-------- Data in this exercise --------

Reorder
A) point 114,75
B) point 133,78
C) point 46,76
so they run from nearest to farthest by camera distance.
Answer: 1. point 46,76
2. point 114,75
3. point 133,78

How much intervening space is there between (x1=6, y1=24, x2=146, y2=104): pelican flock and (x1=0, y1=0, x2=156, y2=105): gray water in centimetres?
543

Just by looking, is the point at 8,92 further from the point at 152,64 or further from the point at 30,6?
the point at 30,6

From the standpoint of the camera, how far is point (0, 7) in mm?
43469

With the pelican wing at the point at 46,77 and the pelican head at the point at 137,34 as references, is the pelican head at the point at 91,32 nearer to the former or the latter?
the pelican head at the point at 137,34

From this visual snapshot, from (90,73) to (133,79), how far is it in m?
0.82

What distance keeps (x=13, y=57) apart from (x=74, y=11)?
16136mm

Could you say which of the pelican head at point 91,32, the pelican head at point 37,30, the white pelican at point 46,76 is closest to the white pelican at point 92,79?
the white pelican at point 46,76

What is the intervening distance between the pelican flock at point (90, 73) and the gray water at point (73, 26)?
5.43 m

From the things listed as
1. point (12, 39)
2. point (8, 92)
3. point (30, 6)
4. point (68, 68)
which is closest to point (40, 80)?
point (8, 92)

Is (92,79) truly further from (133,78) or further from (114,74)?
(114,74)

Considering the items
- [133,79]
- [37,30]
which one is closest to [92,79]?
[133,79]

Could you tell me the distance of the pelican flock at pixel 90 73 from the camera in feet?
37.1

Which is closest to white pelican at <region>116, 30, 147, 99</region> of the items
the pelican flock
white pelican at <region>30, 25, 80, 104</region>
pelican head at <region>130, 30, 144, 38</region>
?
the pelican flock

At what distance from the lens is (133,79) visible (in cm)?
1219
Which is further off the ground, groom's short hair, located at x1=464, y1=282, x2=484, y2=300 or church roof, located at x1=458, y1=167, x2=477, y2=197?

--------

Print exactly the lines from the one with "From the standpoint" through the end of the data, inclusive.

The answer -
From the standpoint of the camera, how far is point (0, 7) in mm?
43469

With the pelican wing at the point at 46,77 and the pelican head at the point at 137,34 as references, is the pelican head at the point at 91,32 nearer to the former or the latter?
the pelican head at the point at 137,34

From this visual snapshot, from (90,73) to (133,79), how far is it in m?
0.82

What distance keeps (x=13, y=57) apart from (x=74, y=11)?
16136mm

Could you say which of the pelican head at point 91,32, the pelican head at point 37,30, the white pelican at point 46,76 is closest to the white pelican at point 92,79?
the white pelican at point 46,76

What is the intervening distance between the pelican flock at point (90, 73) and the gray water at point (73, 26)?
5.43 m

From the things listed as
1. point (12, 39)
2. point (8, 92)
3. point (30, 6)
4. point (68, 68)
which is closest to point (40, 80)?
point (8, 92)

Is (92,79) truly further from (133,78) or further from (114,74)?
(114,74)

Considering the items
- [133,79]
- [37,30]
which one is closest to [92,79]?
[133,79]

Could you tell me the distance of the pelican flock at pixel 90 73 from the camera in feet?
37.1

Which is closest to white pelican at <region>116, 30, 147, 99</region> of the items
the pelican flock
white pelican at <region>30, 25, 80, 104</region>
pelican head at <region>130, 30, 144, 38</region>
?
the pelican flock

At what distance from the lens is (133,79) visible (in cm)?
1219
Which is further off the ground, groom's short hair, located at x1=464, y1=282, x2=484, y2=300 or church roof, located at x1=458, y1=167, x2=477, y2=197?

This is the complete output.